Вместо русского "источники" Щуйский-старший употреблял английское "сурсы". "Сурсами"
Климатом была политическая ситуация, конкретная, с точной датой. Обстоятельствами - сумма данных о нужном человеке, будь то "сурс", поршень (то есть тот, кто толкает и проталкивает идеи и дела), будь то ЖМ, j'aime, увы, потенциальный жмурик. Декором было все - топография городов, улочек, площадей, подземных переходов, планировка квартир, ресторанов, контор, вокзалов, ватерклозетов и, конечно же, гаражей. Затевая пьеску, Щуйский-старший знал, в какую дверь войдет "сурс", за какой столик сядет, в каком ресторане.

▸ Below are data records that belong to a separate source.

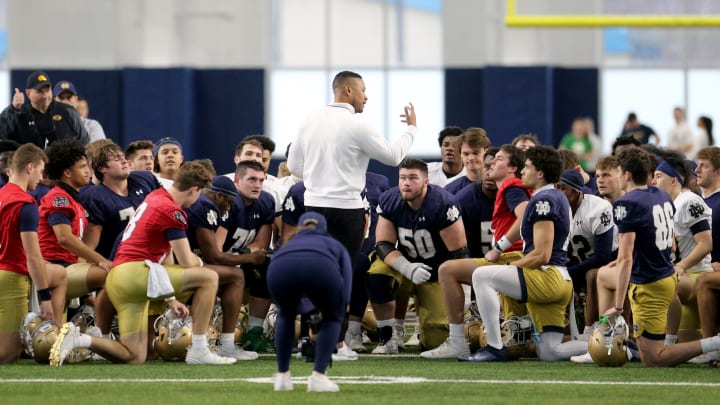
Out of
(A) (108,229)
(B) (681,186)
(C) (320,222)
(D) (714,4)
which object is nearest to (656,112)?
(D) (714,4)

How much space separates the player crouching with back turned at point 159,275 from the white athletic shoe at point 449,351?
1.52 meters

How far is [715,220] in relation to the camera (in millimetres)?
9672

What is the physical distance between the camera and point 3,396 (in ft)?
24.0

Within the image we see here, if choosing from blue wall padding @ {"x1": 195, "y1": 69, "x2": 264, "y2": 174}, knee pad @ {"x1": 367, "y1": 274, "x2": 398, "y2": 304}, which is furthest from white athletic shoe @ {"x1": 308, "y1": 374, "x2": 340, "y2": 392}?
blue wall padding @ {"x1": 195, "y1": 69, "x2": 264, "y2": 174}

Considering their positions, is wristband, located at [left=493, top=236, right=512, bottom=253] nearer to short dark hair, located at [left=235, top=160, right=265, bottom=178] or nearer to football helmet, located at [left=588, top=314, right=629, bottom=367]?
football helmet, located at [left=588, top=314, right=629, bottom=367]

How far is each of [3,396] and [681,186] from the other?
517 cm

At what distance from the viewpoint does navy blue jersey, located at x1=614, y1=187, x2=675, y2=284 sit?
8812 millimetres

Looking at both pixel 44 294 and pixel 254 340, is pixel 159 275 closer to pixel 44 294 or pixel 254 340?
pixel 44 294

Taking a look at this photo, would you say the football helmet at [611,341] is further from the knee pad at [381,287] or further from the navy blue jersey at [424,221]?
the knee pad at [381,287]

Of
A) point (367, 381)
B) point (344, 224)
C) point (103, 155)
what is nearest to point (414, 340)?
point (344, 224)

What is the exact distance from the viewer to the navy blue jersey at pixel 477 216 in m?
10.6

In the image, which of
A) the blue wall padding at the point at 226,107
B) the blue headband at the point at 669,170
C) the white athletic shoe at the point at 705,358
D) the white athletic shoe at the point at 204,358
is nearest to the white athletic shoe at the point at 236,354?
the white athletic shoe at the point at 204,358

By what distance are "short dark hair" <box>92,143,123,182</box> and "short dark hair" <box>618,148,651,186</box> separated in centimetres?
365

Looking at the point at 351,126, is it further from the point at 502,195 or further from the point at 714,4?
the point at 714,4
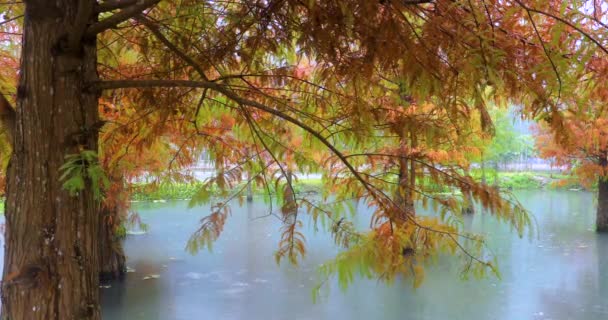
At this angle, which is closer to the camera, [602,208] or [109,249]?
[109,249]

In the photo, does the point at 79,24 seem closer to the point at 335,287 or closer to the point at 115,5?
the point at 115,5

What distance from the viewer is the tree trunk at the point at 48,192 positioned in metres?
1.18

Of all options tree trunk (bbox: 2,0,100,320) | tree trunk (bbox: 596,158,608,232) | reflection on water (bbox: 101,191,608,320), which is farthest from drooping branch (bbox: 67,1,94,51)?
tree trunk (bbox: 596,158,608,232)

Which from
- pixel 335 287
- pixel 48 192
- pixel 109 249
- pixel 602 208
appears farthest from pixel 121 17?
pixel 602 208

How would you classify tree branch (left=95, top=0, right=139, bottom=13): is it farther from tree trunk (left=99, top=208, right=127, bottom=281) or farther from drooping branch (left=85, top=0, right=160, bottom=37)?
tree trunk (left=99, top=208, right=127, bottom=281)

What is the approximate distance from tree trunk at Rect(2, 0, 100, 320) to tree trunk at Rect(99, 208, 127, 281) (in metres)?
4.30

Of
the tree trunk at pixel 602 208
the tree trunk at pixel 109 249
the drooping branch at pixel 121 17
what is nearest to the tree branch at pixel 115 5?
the drooping branch at pixel 121 17

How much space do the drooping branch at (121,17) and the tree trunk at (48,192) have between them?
50 millimetres

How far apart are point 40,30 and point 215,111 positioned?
93 centimetres

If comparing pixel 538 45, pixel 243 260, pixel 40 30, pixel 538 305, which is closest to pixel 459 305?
pixel 538 305

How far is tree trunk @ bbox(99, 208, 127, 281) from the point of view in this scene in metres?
5.39

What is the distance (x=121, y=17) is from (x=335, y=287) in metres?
4.48

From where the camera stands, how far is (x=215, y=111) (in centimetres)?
212

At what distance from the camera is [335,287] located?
17.5 feet
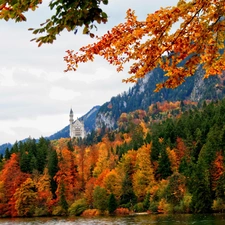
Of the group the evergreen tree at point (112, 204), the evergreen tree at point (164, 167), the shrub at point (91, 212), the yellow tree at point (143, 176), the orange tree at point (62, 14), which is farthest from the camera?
the evergreen tree at point (164, 167)

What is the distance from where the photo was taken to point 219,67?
12.3 meters

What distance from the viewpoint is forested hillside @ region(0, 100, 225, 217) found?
71.5 meters

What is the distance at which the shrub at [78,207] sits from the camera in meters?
84.4

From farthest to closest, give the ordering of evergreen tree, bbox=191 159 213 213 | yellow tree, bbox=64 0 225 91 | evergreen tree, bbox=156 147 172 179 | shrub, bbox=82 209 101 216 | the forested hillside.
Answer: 1. evergreen tree, bbox=156 147 172 179
2. shrub, bbox=82 209 101 216
3. the forested hillside
4. evergreen tree, bbox=191 159 213 213
5. yellow tree, bbox=64 0 225 91

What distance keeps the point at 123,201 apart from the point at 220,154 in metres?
21.4

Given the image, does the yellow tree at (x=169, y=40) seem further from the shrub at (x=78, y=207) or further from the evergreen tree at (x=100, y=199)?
the shrub at (x=78, y=207)

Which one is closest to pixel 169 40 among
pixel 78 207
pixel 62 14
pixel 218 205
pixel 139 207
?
pixel 62 14

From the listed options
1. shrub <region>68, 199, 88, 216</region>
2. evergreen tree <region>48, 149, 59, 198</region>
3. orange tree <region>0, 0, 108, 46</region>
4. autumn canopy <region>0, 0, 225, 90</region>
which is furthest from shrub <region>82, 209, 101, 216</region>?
orange tree <region>0, 0, 108, 46</region>

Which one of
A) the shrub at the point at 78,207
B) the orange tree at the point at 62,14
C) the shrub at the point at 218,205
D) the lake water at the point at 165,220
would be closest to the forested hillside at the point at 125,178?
the shrub at the point at 78,207

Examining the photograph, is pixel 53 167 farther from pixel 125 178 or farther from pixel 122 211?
pixel 122 211

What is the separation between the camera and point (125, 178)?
291ft

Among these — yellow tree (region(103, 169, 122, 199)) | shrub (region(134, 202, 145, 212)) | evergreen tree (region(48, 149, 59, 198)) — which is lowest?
shrub (region(134, 202, 145, 212))

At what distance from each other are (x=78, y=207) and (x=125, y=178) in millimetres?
11218

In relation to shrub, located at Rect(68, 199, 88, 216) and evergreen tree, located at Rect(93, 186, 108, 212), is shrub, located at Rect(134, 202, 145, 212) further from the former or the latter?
shrub, located at Rect(68, 199, 88, 216)
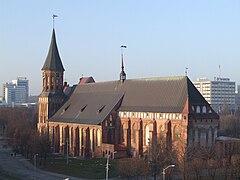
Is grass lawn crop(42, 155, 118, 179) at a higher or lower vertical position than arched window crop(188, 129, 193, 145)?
lower

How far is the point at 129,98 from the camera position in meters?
87.9

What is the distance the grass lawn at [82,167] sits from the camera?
226 feet

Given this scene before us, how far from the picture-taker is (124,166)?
62.5 meters

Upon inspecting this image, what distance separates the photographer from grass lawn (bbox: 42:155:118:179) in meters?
69.0

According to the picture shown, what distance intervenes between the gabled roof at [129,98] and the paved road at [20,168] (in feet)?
45.6

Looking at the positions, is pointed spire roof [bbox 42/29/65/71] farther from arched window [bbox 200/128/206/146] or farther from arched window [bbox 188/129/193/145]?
arched window [bbox 200/128/206/146]

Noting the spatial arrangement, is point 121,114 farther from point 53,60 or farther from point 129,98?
point 53,60

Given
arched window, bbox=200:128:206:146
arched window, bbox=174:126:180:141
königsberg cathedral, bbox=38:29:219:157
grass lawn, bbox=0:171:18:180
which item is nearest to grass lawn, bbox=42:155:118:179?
königsberg cathedral, bbox=38:29:219:157

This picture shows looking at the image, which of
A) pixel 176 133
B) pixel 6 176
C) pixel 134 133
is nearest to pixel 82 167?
Answer: pixel 6 176

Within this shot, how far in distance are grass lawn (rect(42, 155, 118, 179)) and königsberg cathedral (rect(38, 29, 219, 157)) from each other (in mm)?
4563

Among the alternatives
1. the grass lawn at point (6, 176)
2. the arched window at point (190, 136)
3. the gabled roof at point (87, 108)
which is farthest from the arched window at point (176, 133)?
the grass lawn at point (6, 176)

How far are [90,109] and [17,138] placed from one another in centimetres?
1643

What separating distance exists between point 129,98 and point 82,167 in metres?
18.0

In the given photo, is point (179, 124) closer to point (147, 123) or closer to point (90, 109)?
point (147, 123)
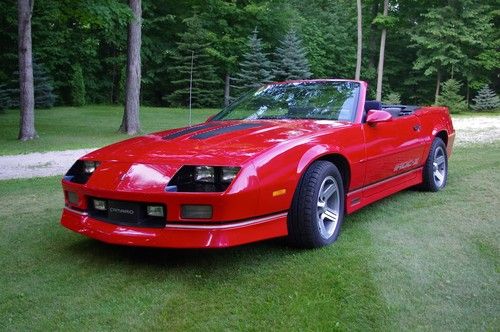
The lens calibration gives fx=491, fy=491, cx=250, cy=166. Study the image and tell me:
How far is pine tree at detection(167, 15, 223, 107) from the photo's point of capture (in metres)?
30.1

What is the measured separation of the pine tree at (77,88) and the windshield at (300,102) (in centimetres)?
2734

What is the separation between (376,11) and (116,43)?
19.7m

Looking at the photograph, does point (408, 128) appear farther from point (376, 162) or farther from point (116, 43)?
point (116, 43)

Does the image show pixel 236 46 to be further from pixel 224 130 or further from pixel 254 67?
pixel 224 130

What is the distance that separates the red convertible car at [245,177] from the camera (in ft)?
9.92

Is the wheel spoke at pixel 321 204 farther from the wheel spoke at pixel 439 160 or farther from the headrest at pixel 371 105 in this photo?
the wheel spoke at pixel 439 160

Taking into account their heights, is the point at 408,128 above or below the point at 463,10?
below

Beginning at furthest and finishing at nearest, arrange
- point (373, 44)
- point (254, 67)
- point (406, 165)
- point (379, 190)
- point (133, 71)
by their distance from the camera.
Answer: point (373, 44)
point (254, 67)
point (133, 71)
point (406, 165)
point (379, 190)

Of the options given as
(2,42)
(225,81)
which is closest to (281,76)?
(225,81)

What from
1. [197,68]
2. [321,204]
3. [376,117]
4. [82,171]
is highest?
[197,68]

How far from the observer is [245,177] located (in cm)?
303

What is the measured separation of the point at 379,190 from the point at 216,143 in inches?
72.2

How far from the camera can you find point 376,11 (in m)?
37.8

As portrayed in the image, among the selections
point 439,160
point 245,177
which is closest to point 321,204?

И в какой момент (и почему) он из Кевина Уолтсона перейдет в категорию жмуриков, исчезнет, как в цирке....
Отдел "К" получал тонны журналов со всех концов света, брошюр, каталогов, афиш, рекламных буклетов, справочников из бюро путешествий. Здесь были телефонные книги всех столиц мира, и если одна страница парижских "желтых страниц" была вырвана, ее присылали диппочтой.
Щуйский-старший работал на обычном "макинтоше", куда, в зависимости от сценария, вводились все необходимые данные. Он любил, когда его называли Дюма-отцом и, наращивая на каркас синопсиса клочья живого человеческого мяса, испытывал азарт и холодное наслаждение.
Он знал себе цену, знал, что хотя "они" на самом верху, лишь этажом выше, занимаются тем же самым, что и он: кроят и перекраивают свои (бездарные!) сценарии, рассчитанные на всю планету, а ему, Иннокентию Александровичу, приходится лишь обеспечивать срочные хирургические операции, спасать их от хронических провалов, латать их тылы, переписывать их чудовищные прологи и финалы - он знал, что на самом деле, он был и будет невидимым Номером Один.
В зале контроля работали десятки спутниковых телевизоров и мощных коротковолновиков, наготове стояли видеомагнитофоны, диапроекторы, шуршали ленты телетайпов, а обитая кожей дверь вела в небольшой и уютный кинозал. Иногда Щуйский-старший уступал все эти игрушки актеру, исполнителю какой-нибудь звездной роли, которого нужно было натаскать в деталях, во второстепенных завитушках орнамента той или иной страны, дать ему насмотреться рекламных роликов, клипсов, приучить к шуткам их интеллектуальных телезатейников, к голозадым эротическим шоу.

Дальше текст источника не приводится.